1. At-Will Employment. You should be aware that your employment with the Company is for no specified period and constitutes “at-will” employment. As a result, you are free to terminate your employment at any time, for any reason or for no reason. Similarly, the Company is free to terminate your employment at any time, for any reason or for no reason.

2. Compensation.

(a) Base Salary. The Company will pay you a base salary at a rate of $20,833.34 per month (annualized to $250,000 per year) in accordance with the Company’s standard payroll policies, including compliance with applicable withholding requirements. The first and last payment by the Company to you will be adjusted, if necessary, to reflect a commencement or termination date other than the first or last working day of a pay period.

(b) Bonus Compensation.

Annual Bonus. In addition to your base salary, you will be eligible to participate in a Key Executive Bonus Plan (as defined in Exhibit A attached hereto) adopted each fiscal year that sets your target bonus amount to be paid upon achievement of defined goals for the company and you. In your initial year of employment, your targeted annual bonus will be $100,000 at 100% achievement, pro-rated from your date of hire. For the fiscal years ended April 30, 2011, April 30, 2012 and April 30, 2013, the Company shall pay you a minimum guaranteed bonus payment equal to 50% of your targeted annual bonus with respect to such fiscal year, subject to your continued employment with respect to such fiscal year in accordance with the Key Executive Bonus Plan (or any successor plan thereto), provided that the minimum guaranteed bonus payment in a fiscal year shall not exceed $100,000.

Sign-on Bonus. In addition, you will be paid a sign-on bonus of $50,000.00 (the “Sign-on Bonus”) on the first regular payroll following your official start date and in accordance


with the Company’s standard payroll policies, including compliance with applicable withholding requirements.

Forfeiture of Sign-on Bonus. In the event that you terminate your employment with the Company within four (4) months following your official start date, you will be required to pay back the entire Sign-on Bonus. In the event that you terminate your employment with the Company following your fourth month of employment, you will be required to pay back the Sign-on Bonus on a pro-rated basis based on length of employment from that point forward and up to twelve (12) full months of employment. For example, if you leave during the 5th month, you would owe 87.5% of the signing bonus. You shall be required to make any such payment to the Company within thirty (30) days following your separation date.

3. Stock Ownership. Subject to approval by the Company’s Board of Directors, you will be granted an option under the Company’s 2005 Stock Plan to purchase 429,232 shares of the Company’s common stock at a price per share equal to the fair market value of the common stock on the date upon which the Board of Directors approves the option grant.

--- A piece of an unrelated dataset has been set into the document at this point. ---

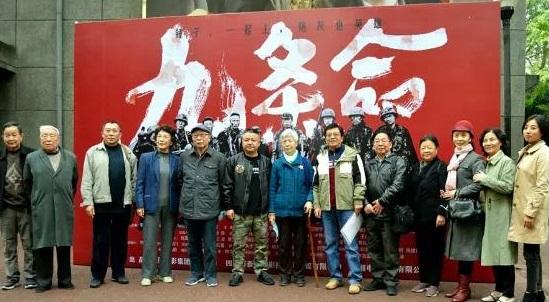 民建成都市经管支部召开组织活动 观看抗战电影《九条命》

We will recommend that the Company’s Board of Directors set your vesting schedule with respect to such option as follows: One-fourth ( 1/4th) of the shares subject to the option will vest on the first anniversary of your employment with the Company and an additional one forty-eighth (1/48th) of the total number of such shares will vest each month thereafter, subject to your continued employment with the Company on any such date. In addition, in the event of your Termination Upon Change of Control (as defined in Exhibit B attached hereto), all (100%) of your unvested options shall immediately vest.

4. Benefits. During the term of your employment, you will be entitled to the Company’s standard vacation and benefits covering employees at your level, as such may be in effect from time to time.

5. Immigration Laws. For purposes of federal immigration laws, you will be required to provide to the Company documentary evidence of your identity and eligibility for employment in the United States. Such documentation must be provided within three business days of the effective date of your employment, or your employment relationship with the Company may be terminated.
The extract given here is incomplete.